§ **Consigne 1**:
D'après la critique du jeu Indiana Jones, en quelles deux catégories se répartit l'essentiel de ce qui est jouable ?
§ **Consigne 2**:
Modifiez le passage des lignes de données allant de celle qui contient « Is (225,120) closer » jusqu'à la fin des lignes, en remplaçant « black metal pole » par « dark metal pole », sans rien changer d'autre.

§ **Texte du document**:
J'avais beaucoup envie d'aimer cet Indiana Jones, notamment pour sa prise de risque: il a choisi de ne pas être une copie d'Uncharted, mais plutôt un titre concentré sur la l'exploration, les énigmes et même une certaine liberté d'approche imitant l'inventivité du plus psychopathe des archéologues, en s'inspirant d'illustres et moins populaires modèles. Mais le problème, c'est que le jeu ne veut pas essuyer le coup d'une proposition un tant soit peu osée, sans doute pour pas effrayer l'audience. Et Uncharted c'est quand même sympa aussi, alors bon, on va essayer. Sans oublier qu'il faut aussi être un film Indiana Jones, parfois avant même d'être un jeu. Ironiquement, c'est dans cette dernière partie que le titre se débrouille le mieux.
S'il faut dire que le titre ne prend pas beaucoup de risques côtés scénar, il rend une copie sans faute. Prenez l’histoire du premier, un bout de celle du troisième et le ton grand-guignolesque de ce dernier, vous aurez une bonne idée de tenants et aboutissants de cette aventure un brin vieillotte, compétente mais sans aucune surprise. Voss est un méchant plutôt réussi et finalement très approprié pour cette aventure: obsédé par l'héritage d'Indiana Jones sans être vraiment capable de s'en montrer digne. Quand bien même, le tout est bien joué, mis en scène et souvent drôle, c'est très chouette à regarder, à défaut d'être joué. A un point où ça en devient agaçant. Je crois avoir rarement regardé autant de bastons et de séquences d'action sans pouvoir y participer dans un jeu vidéo. Alors de temps en temps, le jeu se rappelle que c'est censé avoir une manette dans l'histoire, alors vous demandera d'effectuer une action triviale complètement déconnectée de ce qu'il se passe à l'écran entre deux cinématiques de cinq minutes. A ce niveau, Uncharted peut dormir sur ses deux oreilles.
Mais comme évoqué plus haut, Indy rêve plus grand. Le gros de ce qui est jouable se découpe en deux catégories: les tombeaux et les cartes ouvertes à explorer. Les tombeaux sont une déception. La présence d'une carte pour chacun d'entre eux et les nombreuses interactions avec l'environnement laissent entrevoir une expérience portée sur l'immersion, l'exploration et la jugeote. Mais ce n'est qu'apparat, une couche d'originalité superficielle. Déjà parce que les tombeaux sont désespérément linéaires, un enchainement prédéterminé de salles à traverser en ligne droite, où la solution de chaque énigme se trouve à 4 mètres de la question. L'exploration du mystérieux tombeau n'est qu'un chemin balisé par des ficelles grosses comme des cordes. Utiliser la carte ne rend que plus confus un parcours pourtant limpide à l’œil nu. Ridicule.
Par conséquent, le seul intérêt des tombeaux se résument aux défis présentés les uns après les autres. La plupart du temps, c'est de la plateforme et des énigmes médiocres (mais pas nulles, ceci dit), et dès que ça devient intéressant, c'est Indy qui prend les commandes. Vous pensiez pouvoir repérez et éviter un piège par vous même ? retournez jouer à Tomb Raider, ou même Thief (The Black Parade, sorti l'année dernière, a deux niveaux géniaux dans le thème). Les seuls dangers à éviter ici sont signalés par un visuel, un commentaire du héros et sont très simples à éviter. Le reste du temps, c'est scripté.

§ **Entrées issues d'une collection**:

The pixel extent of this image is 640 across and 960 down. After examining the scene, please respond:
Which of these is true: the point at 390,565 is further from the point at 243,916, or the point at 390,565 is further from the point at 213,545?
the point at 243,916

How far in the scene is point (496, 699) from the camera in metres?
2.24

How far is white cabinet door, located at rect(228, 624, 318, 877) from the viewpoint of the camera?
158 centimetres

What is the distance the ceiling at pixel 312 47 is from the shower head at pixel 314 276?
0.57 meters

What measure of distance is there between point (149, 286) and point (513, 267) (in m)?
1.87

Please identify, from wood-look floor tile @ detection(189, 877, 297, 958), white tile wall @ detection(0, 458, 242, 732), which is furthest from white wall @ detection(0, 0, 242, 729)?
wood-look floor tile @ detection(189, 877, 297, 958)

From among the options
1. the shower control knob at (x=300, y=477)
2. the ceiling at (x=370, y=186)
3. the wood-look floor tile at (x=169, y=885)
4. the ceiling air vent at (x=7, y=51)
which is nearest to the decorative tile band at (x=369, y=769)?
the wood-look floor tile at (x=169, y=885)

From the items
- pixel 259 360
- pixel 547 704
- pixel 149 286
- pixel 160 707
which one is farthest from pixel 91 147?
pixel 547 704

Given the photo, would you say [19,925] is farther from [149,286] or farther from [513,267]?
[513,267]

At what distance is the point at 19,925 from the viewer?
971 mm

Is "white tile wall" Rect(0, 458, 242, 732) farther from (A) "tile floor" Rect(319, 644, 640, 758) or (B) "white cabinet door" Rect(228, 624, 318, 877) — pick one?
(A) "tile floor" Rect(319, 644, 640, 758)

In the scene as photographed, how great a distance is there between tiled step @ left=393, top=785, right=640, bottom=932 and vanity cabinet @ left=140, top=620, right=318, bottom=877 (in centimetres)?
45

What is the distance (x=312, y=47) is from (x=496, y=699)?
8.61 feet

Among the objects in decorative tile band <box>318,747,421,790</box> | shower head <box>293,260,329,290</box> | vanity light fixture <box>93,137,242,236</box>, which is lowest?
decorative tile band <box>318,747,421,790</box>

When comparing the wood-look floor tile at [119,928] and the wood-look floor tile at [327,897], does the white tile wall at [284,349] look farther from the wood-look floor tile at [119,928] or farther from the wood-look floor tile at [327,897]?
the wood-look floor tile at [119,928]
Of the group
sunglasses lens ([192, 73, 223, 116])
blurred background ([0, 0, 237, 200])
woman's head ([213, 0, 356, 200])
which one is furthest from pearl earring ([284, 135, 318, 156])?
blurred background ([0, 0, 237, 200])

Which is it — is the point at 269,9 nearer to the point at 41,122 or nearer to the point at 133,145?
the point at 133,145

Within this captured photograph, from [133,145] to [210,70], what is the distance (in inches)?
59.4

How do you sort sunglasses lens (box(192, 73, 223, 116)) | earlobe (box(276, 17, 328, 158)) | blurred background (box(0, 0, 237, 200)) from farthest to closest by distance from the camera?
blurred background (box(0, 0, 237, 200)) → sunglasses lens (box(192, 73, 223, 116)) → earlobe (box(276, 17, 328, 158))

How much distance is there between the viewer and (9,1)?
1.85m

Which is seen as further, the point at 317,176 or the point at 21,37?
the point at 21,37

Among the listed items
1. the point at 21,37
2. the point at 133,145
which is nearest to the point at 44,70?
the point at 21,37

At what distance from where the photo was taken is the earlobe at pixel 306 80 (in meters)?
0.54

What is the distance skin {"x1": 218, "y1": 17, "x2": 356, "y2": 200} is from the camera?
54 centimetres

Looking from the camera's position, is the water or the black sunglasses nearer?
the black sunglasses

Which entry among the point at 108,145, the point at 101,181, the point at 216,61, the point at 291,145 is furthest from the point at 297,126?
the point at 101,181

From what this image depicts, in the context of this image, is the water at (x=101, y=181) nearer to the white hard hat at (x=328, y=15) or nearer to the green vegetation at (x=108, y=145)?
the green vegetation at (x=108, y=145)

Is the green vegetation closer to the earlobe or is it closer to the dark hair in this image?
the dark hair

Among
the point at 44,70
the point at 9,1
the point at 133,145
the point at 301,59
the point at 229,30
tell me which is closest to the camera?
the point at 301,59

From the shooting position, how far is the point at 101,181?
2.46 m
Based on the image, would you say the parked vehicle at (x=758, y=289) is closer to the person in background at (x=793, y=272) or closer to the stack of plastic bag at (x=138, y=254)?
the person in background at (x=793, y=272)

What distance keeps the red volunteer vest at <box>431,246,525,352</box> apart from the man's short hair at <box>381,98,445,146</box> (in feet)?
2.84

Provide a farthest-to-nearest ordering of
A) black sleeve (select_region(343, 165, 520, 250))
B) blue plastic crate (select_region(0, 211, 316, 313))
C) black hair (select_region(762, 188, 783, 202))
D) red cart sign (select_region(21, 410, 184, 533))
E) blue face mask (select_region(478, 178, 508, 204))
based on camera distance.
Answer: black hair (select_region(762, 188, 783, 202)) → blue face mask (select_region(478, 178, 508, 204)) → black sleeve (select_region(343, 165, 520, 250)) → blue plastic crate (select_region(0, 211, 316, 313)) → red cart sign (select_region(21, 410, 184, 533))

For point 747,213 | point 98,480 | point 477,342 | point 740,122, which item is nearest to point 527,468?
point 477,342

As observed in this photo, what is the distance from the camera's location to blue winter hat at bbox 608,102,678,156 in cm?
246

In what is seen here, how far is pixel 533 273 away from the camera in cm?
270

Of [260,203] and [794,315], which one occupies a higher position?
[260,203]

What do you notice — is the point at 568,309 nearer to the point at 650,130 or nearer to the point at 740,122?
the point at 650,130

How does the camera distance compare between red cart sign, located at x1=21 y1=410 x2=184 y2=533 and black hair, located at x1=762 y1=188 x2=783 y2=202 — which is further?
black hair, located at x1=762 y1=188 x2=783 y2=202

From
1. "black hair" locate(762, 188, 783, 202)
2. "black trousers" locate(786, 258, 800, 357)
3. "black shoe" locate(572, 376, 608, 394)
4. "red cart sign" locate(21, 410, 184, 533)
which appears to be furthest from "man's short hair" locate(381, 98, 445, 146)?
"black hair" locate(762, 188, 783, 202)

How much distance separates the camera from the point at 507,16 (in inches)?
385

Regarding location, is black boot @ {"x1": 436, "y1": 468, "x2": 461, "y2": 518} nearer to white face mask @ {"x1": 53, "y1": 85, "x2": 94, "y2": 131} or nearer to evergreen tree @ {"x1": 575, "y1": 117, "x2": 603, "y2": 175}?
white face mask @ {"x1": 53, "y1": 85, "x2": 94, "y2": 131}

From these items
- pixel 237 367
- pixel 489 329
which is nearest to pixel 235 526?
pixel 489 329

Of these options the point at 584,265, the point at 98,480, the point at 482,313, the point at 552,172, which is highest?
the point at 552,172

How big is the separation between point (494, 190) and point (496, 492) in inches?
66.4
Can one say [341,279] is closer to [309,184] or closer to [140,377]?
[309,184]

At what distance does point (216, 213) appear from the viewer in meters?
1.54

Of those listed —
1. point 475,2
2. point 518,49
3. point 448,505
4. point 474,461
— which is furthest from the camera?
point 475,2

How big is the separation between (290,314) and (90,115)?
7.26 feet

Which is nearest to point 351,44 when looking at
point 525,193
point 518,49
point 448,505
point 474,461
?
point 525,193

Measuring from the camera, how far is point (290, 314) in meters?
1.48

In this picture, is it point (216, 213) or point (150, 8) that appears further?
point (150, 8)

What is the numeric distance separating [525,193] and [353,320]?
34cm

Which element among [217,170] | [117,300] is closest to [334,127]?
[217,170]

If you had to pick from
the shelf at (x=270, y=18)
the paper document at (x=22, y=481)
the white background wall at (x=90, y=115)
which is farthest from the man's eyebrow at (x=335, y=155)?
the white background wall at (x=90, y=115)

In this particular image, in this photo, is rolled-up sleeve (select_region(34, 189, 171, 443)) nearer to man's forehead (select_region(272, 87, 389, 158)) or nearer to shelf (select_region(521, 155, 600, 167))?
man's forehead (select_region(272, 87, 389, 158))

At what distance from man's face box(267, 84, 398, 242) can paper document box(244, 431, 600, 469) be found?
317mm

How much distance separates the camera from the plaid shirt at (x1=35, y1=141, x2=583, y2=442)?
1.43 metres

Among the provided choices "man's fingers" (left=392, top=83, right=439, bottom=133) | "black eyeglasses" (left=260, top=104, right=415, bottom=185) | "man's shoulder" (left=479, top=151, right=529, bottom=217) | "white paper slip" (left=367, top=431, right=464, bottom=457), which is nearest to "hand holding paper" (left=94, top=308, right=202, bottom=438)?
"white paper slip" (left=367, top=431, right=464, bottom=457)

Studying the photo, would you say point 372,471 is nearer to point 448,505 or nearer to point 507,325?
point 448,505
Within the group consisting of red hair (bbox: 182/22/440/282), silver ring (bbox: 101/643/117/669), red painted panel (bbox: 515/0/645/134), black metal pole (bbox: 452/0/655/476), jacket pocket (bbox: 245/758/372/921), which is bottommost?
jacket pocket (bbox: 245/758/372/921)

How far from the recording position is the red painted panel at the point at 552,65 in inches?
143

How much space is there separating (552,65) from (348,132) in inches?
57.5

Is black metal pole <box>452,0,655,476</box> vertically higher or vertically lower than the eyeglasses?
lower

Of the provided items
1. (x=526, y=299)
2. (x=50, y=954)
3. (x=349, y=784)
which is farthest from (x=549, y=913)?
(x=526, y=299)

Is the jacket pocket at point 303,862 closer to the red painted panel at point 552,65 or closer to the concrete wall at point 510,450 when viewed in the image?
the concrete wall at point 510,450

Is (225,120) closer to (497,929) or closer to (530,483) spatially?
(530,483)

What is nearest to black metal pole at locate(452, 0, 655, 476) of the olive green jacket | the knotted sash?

§ **Réponse rédigée 1**:
Les tombeaux et les cartes ouvertes à explorer.

§ **Réponse rédigée 2**:
Is (225,120) closer to (497,929) or closer to (530,483) spatially?
(530,483)

What is nearest to dark metal pole at locate(452, 0, 655, 476) of the olive green jacket | the knotted sash?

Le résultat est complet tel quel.